== Problem statement ==
Reproduce every line of the items below word for word, omitting the pictures.

Visual spatial reasoning items
== == ==
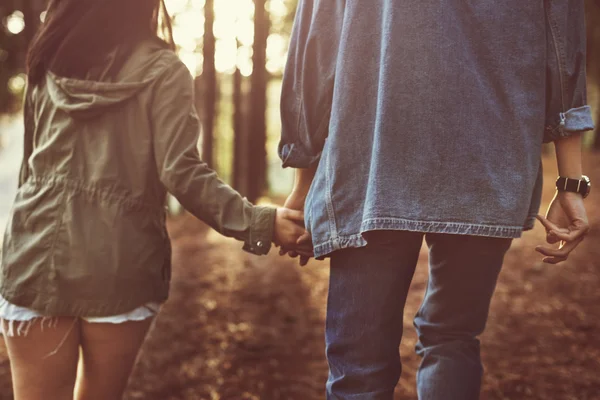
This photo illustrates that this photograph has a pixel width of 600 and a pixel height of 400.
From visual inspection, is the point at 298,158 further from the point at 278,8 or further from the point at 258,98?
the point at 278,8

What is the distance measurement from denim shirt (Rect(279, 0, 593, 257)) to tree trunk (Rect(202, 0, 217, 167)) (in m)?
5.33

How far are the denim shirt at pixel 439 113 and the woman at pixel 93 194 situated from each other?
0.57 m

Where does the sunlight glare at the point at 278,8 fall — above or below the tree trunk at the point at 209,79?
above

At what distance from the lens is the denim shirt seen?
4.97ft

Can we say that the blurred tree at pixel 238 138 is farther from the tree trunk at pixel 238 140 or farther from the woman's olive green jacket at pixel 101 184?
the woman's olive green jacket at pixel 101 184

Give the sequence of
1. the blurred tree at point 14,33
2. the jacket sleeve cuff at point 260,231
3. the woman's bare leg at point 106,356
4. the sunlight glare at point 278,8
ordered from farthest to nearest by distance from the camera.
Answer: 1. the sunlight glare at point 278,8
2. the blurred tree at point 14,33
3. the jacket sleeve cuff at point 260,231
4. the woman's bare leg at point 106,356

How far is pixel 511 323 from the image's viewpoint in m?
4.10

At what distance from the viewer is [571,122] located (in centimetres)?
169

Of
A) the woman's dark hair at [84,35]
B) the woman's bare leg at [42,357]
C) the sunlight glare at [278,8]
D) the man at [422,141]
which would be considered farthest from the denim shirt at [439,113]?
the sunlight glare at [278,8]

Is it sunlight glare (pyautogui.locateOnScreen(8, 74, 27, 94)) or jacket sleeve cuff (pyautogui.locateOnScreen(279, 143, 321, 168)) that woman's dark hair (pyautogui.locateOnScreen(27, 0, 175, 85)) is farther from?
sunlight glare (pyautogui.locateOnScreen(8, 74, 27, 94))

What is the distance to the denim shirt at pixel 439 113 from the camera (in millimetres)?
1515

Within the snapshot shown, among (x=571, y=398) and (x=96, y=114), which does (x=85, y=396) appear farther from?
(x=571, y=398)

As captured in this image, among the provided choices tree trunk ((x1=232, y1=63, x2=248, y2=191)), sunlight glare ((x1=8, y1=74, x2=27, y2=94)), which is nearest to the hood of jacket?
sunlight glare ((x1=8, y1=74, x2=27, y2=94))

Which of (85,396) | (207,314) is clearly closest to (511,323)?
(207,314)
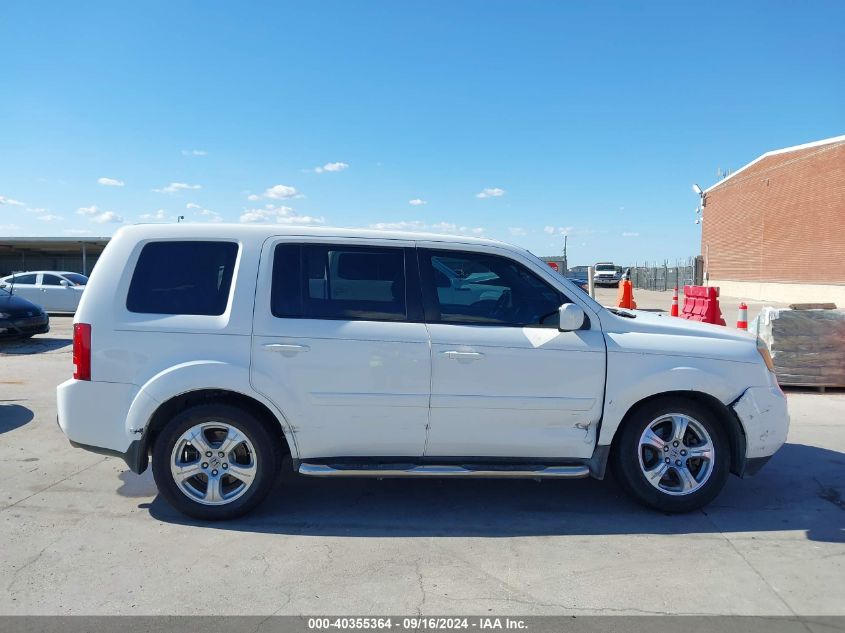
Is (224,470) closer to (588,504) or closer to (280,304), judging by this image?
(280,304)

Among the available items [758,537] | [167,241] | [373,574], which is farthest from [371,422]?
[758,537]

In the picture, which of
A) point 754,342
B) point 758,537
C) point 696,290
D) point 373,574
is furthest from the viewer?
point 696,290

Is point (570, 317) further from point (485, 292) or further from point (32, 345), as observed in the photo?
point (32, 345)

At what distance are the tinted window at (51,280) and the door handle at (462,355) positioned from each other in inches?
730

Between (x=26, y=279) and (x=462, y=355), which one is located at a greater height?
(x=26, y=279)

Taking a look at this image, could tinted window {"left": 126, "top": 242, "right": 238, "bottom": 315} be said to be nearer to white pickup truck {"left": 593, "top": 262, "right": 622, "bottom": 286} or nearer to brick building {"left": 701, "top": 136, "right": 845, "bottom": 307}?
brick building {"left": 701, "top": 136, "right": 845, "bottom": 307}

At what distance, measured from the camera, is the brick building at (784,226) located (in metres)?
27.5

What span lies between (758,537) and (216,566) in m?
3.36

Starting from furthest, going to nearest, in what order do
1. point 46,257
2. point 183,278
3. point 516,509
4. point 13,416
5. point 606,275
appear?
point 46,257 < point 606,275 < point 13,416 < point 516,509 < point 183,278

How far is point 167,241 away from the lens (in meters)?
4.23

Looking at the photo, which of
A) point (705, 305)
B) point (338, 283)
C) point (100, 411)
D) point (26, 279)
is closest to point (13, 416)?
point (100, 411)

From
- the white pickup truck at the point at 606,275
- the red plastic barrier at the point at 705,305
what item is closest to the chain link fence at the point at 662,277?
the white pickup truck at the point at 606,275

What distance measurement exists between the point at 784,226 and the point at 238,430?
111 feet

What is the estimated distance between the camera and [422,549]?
== == ==
== Output for this exercise ==
This photo illustrates that this photograph has a pixel width of 600 and a pixel height of 400.
From visual inspection, is the point at 298,158 further from the point at 278,8 or further from the point at 258,98?
the point at 278,8

What is the distance measurement from denim shirt (Rect(279, 0, 593, 257)) to tree trunk (Rect(202, 0, 217, 167)) (in m)?
5.33

How far are the denim shirt at pixel 439 113 and the woman at pixel 93 194 situated from each other?
0.57 m

Where does the sunlight glare at the point at 278,8 fall — above or below the tree trunk at the point at 209,79?
above

At what distance from the lens is the denim shirt seen?
4.97ft

Can we say that the blurred tree at pixel 238 138 is farther from the tree trunk at pixel 238 140 or farther from the woman's olive green jacket at pixel 101 184?
the woman's olive green jacket at pixel 101 184

Give the sequence of
1. the blurred tree at point 14,33
2. the jacket sleeve cuff at point 260,231
3. the woman's bare leg at point 106,356
4. the sunlight glare at point 278,8
ordered from farthest to nearest by distance from the camera.
Answer: 1. the sunlight glare at point 278,8
2. the blurred tree at point 14,33
3. the jacket sleeve cuff at point 260,231
4. the woman's bare leg at point 106,356

How far is pixel 511 323 from the image's viewpoint in m?
4.10

At what distance from the viewer is [571,122] located (in centimetres)?
169

Of
A) the woman's dark hair at [84,35]
B) the woman's bare leg at [42,357]
C) the sunlight glare at [278,8]
D) the man at [422,141]
which would be considered farthest from the denim shirt at [439,113]?
the sunlight glare at [278,8]

Is it sunlight glare (pyautogui.locateOnScreen(8, 74, 27, 94)) or jacket sleeve cuff (pyautogui.locateOnScreen(279, 143, 321, 168)) that woman's dark hair (pyautogui.locateOnScreen(27, 0, 175, 85)) is farther from?
sunlight glare (pyautogui.locateOnScreen(8, 74, 27, 94))

What is the distance to the denim shirt at pixel 439 113 from the camera (in millimetres)?
1515

Within the snapshot shown, among (x=571, y=398) and (x=96, y=114), which does (x=85, y=396) appear farther from?
(x=571, y=398)

As captured in this image, among the provided choices tree trunk ((x1=232, y1=63, x2=248, y2=191)), sunlight glare ((x1=8, y1=74, x2=27, y2=94)), which is nearest to the hood of jacket?
sunlight glare ((x1=8, y1=74, x2=27, y2=94))

Which of (85,396) | (207,314) is clearly closest to (511,323)?
(207,314)
Is (224,470) closer to (588,504) or closer to (280,304), judging by this image?
(280,304)

Among the available items [758,537] | [167,241] | [373,574], which is farthest from [371,422]?
[758,537]

In the picture, which of
A) point 754,342
B) point 758,537
C) point 696,290
D) point 373,574
is furthest from the viewer?
point 696,290

Is point (570, 317) further from point (485, 292) or further from point (32, 345), as observed in the photo?
point (32, 345)

At what distance are the tinted window at (51,280) and the door handle at (462,355) positioned from each other in inches?
730

Between (x=26, y=279) and (x=462, y=355), which one is located at a greater height?
(x=26, y=279)

Taking a look at this image, could tinted window {"left": 126, "top": 242, "right": 238, "bottom": 315} be said to be nearer to white pickup truck {"left": 593, "top": 262, "right": 622, "bottom": 286} or nearer to brick building {"left": 701, "top": 136, "right": 845, "bottom": 307}?
brick building {"left": 701, "top": 136, "right": 845, "bottom": 307}

At what distance, measured from the camera, is the brick building at (784,226) located (in metres)?
27.5

What span lies between (758,537) and (216,566) in m?
3.36

Starting from furthest, going to nearest, in what order do
1. point 46,257
2. point 183,278
3. point 516,509
4. point 13,416
5. point 606,275
appear?
point 46,257 < point 606,275 < point 13,416 < point 516,509 < point 183,278

How far is point 167,241 away from the lens (in meters)?
4.23

Looking at the photo, which of
A) point (705, 305)
B) point (338, 283)
C) point (100, 411)
D) point (26, 279)
is closest to point (13, 416)?
point (100, 411)

From
- the white pickup truck at the point at 606,275
- the red plastic barrier at the point at 705,305
what item is closest to the chain link fence at the point at 662,277?
the white pickup truck at the point at 606,275

What distance measurement exists between the point at 784,226 and the point at 238,430?
111 feet

What is the estimated distance between the camera and [422,549]?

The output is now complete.